The rules of probability
At the simplest level, a model, be it machine learning or a more classical method such as linear regression, is a mathematical description of how a target variable changes in response to variation in a predictive variable; that relationship could be a linear slope or any of a number of more complex mathematical transformations. In the task of modeling, we usually think of separating the variables in our dataset into two broad classes:
- Independent data, by which we primarily mean inputs to a model, is often denoted by X. For example, if we are trying to predict the grades of school students on an end-of-year exam based on their characteristics, we could think of several kinds of features:
- Categorical: If there are six schools in a district, the school that a student attends could be represented by a six-element vector for each student. The elements are all 0, except for one that is 1, indicating which of the six schools they are enrolled in.
- Continuous: The student heights or average prior test scores can be represented as continuous real numbers.
- Ordinal: The rank of the student in their class is not meant to be an absolute quantity (like their height) but rather a measure of relative difference.

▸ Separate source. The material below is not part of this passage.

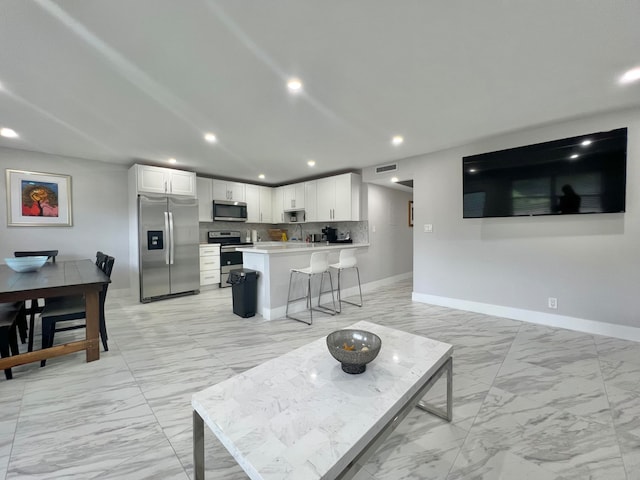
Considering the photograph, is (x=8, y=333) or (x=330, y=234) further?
(x=330, y=234)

- Dependent variables, conversely, are the outputs of our models and are denoted by the letter Y. Note that, in some cases, Y is a “label” that can be used to condition a generative output, such as in a conditional GAN. It can be categorical, continuous, or ordinal, and could be an individual element or multidimensional matrix (tensor) for each element of the dataset.
How can we describe the data in our model using statistics? In other words, how can we quantitatively describe what values we are likely to see, how frequently, and which values are more likely to appear together and others? One way is by asking how likely it is to observe a particular value in the data or the probability of that value. For example, if we were to ask what the probability of observing a roll of four on a six-sided die is, the answer is that, on average, we would observe a four once every six rolls. We write this as follows:
P(X=4) = 1⁄6 = 16.67%
Here, P denotes “probability of.” What defines the allowed probability values for a particular dataset? If we imagine the set of all possible values of a dataset—such as all values of a die—then a probability maps each value to a number between 0 and 1. The minimum is 0 because we cannot have a negative chance of seeing a result; the most unlikely result is that we would never see a particular value, or 0% probability, such as rolling a seven on a six-sided die. Similarly, we cannot have a greater than 100% probability of observing a result, represented by the value 1; an outcome with probability 1 is absolutely certain. This set of probability values associated with a dataset belongs to discrete classes (such as the faces of a die) or an infinite set of potential values (such as variations in height or weight). In either case, however, these values have to follow certain rules, the probability axioms described by the mathematician Andrey Kolmogorov in 193314:
- The probability of an observation (a die roll, a particular height) is a non-negative, finite number between 0 and 1.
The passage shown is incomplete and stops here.